Thankfully today we have moved to more collaborative and inclusive policies for Indian education. But given our troubled history, we must be vigilant to keep ensuring that communities are not intentionally or unintentionally marginalized.

Another area where tribes and the state are working together to bolster education is through funding compacts. In 2004 Oklahoma voters approved State Question 712, which extended an offer to gaming tribes to pay exclusivity fees, with the majority of funds earmarked for education. In 2014 the Gaming Compliance Unit reported $122.6 million given to the state from tribal gaming, with the Education Reform Revolving Fund 1017 receiving $107.6 million.

The tribes’ contributions to state education funding are in addition to support tribes often give to schools in their communities. Many tribes offer resources to enhance education and assist students through incentive programs, tribal grants, tutoring and scholarships. Some tribes give students a clothing stipend at the beginning of a school year. Others might offer a cash incentive for good grades or resources for students to attend educational activities, such as a robotics competition, academic bowl, conference or cultural event. Tribe-sponsored camps during the summer time are also fairly common, with a focus that may include diabetes prevention, environmental issues, cultural history, and safety.
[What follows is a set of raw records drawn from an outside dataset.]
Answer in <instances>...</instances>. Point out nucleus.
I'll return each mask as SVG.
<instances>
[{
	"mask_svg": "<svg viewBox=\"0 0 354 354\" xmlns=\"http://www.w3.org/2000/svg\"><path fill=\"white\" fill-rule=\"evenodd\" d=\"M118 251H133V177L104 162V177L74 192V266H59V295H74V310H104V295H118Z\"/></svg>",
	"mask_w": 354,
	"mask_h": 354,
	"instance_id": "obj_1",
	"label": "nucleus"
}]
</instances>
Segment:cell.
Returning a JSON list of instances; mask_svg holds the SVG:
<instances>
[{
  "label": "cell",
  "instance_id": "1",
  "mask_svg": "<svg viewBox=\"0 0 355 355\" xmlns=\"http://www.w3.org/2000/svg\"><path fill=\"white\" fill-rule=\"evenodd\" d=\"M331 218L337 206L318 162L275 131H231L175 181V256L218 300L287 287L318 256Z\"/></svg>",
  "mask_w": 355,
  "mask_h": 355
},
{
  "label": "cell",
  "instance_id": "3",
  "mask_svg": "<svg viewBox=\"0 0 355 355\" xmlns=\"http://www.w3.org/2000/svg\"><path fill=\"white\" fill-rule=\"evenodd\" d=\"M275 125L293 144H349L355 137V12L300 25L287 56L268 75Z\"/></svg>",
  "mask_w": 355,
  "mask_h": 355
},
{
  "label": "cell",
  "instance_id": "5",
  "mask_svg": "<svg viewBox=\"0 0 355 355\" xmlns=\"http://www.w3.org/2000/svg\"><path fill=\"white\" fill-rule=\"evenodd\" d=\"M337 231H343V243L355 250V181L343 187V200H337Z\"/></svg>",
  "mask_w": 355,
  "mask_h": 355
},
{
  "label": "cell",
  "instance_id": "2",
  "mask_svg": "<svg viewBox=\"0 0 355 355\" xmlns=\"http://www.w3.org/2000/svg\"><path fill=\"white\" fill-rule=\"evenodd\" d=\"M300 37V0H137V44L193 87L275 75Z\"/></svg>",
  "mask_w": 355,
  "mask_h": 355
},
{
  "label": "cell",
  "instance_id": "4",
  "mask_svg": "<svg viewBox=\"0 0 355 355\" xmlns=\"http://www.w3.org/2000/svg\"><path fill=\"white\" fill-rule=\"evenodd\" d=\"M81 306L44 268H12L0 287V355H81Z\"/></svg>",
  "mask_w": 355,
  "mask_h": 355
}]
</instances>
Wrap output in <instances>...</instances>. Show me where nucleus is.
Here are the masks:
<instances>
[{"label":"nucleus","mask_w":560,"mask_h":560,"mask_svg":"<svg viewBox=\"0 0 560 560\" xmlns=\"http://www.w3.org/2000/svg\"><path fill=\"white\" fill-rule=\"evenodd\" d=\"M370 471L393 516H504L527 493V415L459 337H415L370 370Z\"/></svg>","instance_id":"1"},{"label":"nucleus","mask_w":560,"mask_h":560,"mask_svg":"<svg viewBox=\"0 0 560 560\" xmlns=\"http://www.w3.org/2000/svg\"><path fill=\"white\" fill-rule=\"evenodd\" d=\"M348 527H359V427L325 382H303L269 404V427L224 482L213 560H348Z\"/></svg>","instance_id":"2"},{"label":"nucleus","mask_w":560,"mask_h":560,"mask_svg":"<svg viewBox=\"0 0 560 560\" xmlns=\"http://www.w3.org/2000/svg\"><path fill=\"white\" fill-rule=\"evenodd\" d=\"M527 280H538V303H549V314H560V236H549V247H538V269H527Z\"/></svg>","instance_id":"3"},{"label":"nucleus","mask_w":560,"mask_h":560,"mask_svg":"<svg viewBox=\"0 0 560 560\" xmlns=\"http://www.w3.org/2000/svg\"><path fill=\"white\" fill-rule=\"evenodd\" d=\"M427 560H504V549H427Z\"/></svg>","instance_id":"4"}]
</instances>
Tribes are showing a growing to commitment to investing in education for the whole state. On the other hand, it is alarming that Oklahoma has made large cuts in education spending when millions are being contributed each year via the state compacts. As Cherokee Nation Secretary of State Chuck Hoskin, Jr. pointed out during OK Policy’s State Budget Summit:

“What I think is the tribes have helped pay for [Oklahoma’s income tax cuts], and we didn’t want to pay for those tax cuts. … Part of the fundamental aspect of State Question 712 is that we would be partners with the state, and what we wanted is that the revenues we would generate would help add to what the state could do — to help the state do more for the health, the education, the housing and economic development for the citizens of the state of Oklahoma. Because, guess what, 150,000 of those citizens are also citizens of the Cherokee Nation, and thousands more for the other Indian nations. That was the bargain that we had hoped for, and what we’ve found is that we helped pay for some of these tax cuts.”

There is also growing concern that American Indian students are not college-ready. In 2014 the average ACT score for American Indian students in the state was 19.3, which is below requirements to attend or receive academic scholarships at many universities. An Oklahoma City Community College report identified their American Indian students as among the least college-ready, with nearly 68 percent requiring developmental courses before they can begin a degree program.

Tribes exist today as active cultures and sovereign states that make important contributions to our shared experience as Oklahomans. So what exactly do tribes expect from the state’s education system? Of course this is going to vary by community, but one common factor is that, like all Oklahomans, we want our children to get a good education, have qualified instructors, and experience minimal incidents of bullying or harassment, no matter what school they attend. American Indian students have the best opportunity to succeed academically in Oklahoma compared to anywhere else in the country, but we must keep building on this achievement through strong collaborations with tribal governments and individuals.

2 thoughts on “Oklahoma has a tragic history when it comes to Indian education. Here’s how we’re turning it around.

  1. Great post. I absolutely agree, solving the many issues that Native Children in OK face, will take a unified response from all tribes. I had no idea the full scope of the disparity in the education system, so thank you for shedding light on that. Hopefully this begins a greater dialog between tribal leaders and OK law makers to find a permanent solution.

  2. Excellent article. There could a part two to this article which could discuss other important Indian Education issues to include the recent Oklahoma charter school law which allows tribes to be sponsors, the effort by OCIE (Oklahoma Council for Indian Education) to hold a State Capitol Indian Education Legislative day, the emerging tribal colleges, the growing acceptance of TEDs/TEAs (tribal education departments/tribal education agencies) by local/state agencies, the effect of the BIE reorganization plan on Indian Education in Oklahoma, Title VII/JOM programs (the Title VII Indian student count reflects a much larger Indian student population than listed in article), the use Impact Aid funds generated from Indian lands and employment on federal land by parents, and lastly, the great need to fund the Office of American Indian Education (Mr. Pickering operates a one man office which serves all of Oklahoma, the state with the largest Native American student population in the US). A request for more funding was made to a group of Oklahoma legislators via a legislative study meeting. The amount requested was about one percent of the total dollars tribes contribute annually to the state budget. (one per cent funding for fifteen percent of the student population). A future effort for increased funding will be made by a team of concerned Indian Educators.